==== Provided passage

With only grumbling citizen discontent at home, more worrying in rural zones but barely audible in Managua except for one massive anti-fraud street demonstration on December 3, Ortega’s presidential rerun inauguration was held in an apparently “normalized” environment.

Only seven heads of State attended the ceremony in the plaza, three of them Central American. Venezuela’s Hugo Chávez was the only one from the other ALBA countries and Spain’s Prince Felipe was the only representative from Europe. His presence was largely explained by his country’s more than 30 businesses in Nicaragua—including multinational giants such as Movistar, Gas Natural, Barceló and Pescanova—which together billed some US$800 million in 2011. No representative of either the Obama government or the Nicaraguan Bishops’ Conference attended, but the main representatives of the country’s business elite did. The only reason any other part of the world took an interest in what hap¬pened in Managua that evening was the disquieting presence of Iranian President Mahmoud Ahmadinejad.

In his speech, Ortega voiced his opinion on various world problems and took time to demonstrate his excellent relations with each of the heads of State present. He referred to Gaddafi for the first time since his fall, but only indirectly, criticizing how “a head of State was assassinated in a country.” Following his speech, he swore in all of his previous Cabinet ministers “en masse.” Although all had submitted their resignations, as is customary, none had been replaced.

“Unbounded
personal ambitions”

========
==== Listed records

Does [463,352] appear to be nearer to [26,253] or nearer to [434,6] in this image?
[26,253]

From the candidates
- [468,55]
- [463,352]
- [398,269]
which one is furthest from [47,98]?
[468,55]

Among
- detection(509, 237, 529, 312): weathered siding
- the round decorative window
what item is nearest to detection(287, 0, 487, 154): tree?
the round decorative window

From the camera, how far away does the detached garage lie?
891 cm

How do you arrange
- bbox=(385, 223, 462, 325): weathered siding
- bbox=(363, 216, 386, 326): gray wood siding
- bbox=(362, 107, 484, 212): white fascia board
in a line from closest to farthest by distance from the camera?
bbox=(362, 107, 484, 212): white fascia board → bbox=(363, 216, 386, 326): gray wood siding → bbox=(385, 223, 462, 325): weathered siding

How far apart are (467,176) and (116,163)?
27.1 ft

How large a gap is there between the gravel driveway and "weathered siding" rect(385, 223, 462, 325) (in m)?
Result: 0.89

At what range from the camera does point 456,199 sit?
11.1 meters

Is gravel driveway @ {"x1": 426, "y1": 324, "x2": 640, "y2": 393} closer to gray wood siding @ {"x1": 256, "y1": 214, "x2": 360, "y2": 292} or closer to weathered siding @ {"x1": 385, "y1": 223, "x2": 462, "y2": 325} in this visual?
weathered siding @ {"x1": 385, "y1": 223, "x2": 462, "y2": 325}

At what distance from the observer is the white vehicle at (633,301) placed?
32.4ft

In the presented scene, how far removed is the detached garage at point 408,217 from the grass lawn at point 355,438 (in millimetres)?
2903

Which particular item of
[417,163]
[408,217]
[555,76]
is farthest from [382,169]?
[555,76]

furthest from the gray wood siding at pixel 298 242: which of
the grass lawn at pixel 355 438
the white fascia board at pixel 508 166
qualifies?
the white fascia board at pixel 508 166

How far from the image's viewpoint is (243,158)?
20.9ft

========
==== Listed records

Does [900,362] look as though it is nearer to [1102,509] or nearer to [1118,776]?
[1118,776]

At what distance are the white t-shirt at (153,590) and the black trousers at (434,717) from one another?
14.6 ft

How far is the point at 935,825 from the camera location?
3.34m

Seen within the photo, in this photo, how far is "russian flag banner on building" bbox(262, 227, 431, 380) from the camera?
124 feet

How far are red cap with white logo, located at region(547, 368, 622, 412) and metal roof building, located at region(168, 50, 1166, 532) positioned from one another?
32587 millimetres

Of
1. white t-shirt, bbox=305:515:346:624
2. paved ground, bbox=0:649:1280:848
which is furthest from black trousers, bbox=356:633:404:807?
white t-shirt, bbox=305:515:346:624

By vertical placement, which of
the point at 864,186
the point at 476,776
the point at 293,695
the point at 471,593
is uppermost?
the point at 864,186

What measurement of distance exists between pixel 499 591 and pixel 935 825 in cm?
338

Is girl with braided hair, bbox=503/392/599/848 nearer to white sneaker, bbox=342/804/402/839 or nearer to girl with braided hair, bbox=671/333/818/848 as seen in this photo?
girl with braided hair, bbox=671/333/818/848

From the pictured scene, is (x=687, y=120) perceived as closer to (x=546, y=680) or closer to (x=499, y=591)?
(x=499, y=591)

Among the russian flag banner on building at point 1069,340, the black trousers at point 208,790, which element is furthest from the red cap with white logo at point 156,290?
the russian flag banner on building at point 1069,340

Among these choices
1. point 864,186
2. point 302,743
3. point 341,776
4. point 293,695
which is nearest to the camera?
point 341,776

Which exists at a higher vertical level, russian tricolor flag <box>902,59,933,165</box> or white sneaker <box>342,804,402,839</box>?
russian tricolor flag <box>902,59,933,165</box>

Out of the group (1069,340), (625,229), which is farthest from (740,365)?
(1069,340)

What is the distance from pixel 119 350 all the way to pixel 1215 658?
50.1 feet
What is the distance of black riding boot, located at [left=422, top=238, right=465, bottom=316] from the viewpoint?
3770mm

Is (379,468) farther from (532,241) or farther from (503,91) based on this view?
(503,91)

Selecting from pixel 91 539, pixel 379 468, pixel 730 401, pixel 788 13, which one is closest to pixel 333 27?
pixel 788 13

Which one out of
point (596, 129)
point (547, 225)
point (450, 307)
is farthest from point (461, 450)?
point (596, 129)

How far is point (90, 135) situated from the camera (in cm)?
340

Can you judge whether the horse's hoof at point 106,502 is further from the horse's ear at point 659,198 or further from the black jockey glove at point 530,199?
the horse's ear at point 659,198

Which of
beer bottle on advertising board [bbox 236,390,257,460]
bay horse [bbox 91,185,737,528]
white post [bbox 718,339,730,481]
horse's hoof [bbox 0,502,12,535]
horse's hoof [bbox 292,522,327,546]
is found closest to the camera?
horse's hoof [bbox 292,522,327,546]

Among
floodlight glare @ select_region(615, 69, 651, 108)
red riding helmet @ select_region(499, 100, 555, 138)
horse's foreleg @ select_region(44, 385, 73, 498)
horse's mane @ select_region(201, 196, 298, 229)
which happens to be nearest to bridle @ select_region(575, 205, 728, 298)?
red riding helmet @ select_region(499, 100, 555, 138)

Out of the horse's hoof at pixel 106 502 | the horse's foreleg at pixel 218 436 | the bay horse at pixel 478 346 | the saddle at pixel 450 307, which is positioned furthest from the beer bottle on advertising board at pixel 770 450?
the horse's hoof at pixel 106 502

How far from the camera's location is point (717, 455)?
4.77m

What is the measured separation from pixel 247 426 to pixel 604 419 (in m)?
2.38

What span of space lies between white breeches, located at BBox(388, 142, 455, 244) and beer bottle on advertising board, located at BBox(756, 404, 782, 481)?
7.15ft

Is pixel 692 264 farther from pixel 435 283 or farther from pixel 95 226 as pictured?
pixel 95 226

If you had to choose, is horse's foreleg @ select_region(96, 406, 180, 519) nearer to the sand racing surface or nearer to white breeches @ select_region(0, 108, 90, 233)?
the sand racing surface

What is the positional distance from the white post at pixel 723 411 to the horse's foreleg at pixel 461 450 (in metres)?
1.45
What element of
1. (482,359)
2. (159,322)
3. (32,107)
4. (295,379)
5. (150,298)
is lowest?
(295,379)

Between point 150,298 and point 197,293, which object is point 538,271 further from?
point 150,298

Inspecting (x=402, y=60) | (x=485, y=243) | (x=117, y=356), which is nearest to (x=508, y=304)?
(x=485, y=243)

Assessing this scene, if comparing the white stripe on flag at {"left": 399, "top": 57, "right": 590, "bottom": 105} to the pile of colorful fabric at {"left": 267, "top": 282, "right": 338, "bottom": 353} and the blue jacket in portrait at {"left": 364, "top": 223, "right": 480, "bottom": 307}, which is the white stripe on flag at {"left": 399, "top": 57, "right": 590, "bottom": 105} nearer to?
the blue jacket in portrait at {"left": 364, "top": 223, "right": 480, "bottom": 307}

========

Required actions:
a – Rewrite the part of the inauguration text starting at "Only seven heads" and ending at "President Mahmoud Ahmadinejad.", putting "event" in place of "ceremony".
b – Name every multinational company that the inauguration text lists among Spain's businesses in Nicaragua.
The records play no part in the work on the inauguration text.

Solved problems:
a –
Only seven heads of State attended the event in the plaza, three of them Central American. Venezuela’s Hugo Chávez was the only one from the other ALBA countries and Spain’s Prince Felipe was the only representative from Europe. His presence was largely explained by his country’s more than 30 businesses in Nicaragua—including multinational giants such as Movistar, Gas Natural, Barceló and Pescanova—which together billed some US$800 million in 2011. No representative of either the Obama government or the Nicaraguan Bishops’ Conference attended, but the main representatives of the country’s business elite did. The only reason any other part of the world took an interest in what hap¬pened in Managua that evening was the disquieting presence of Iranian President Mahmoud Ahmadinejad.

b – Movistar, Gas Natural, Barceló, Pescanova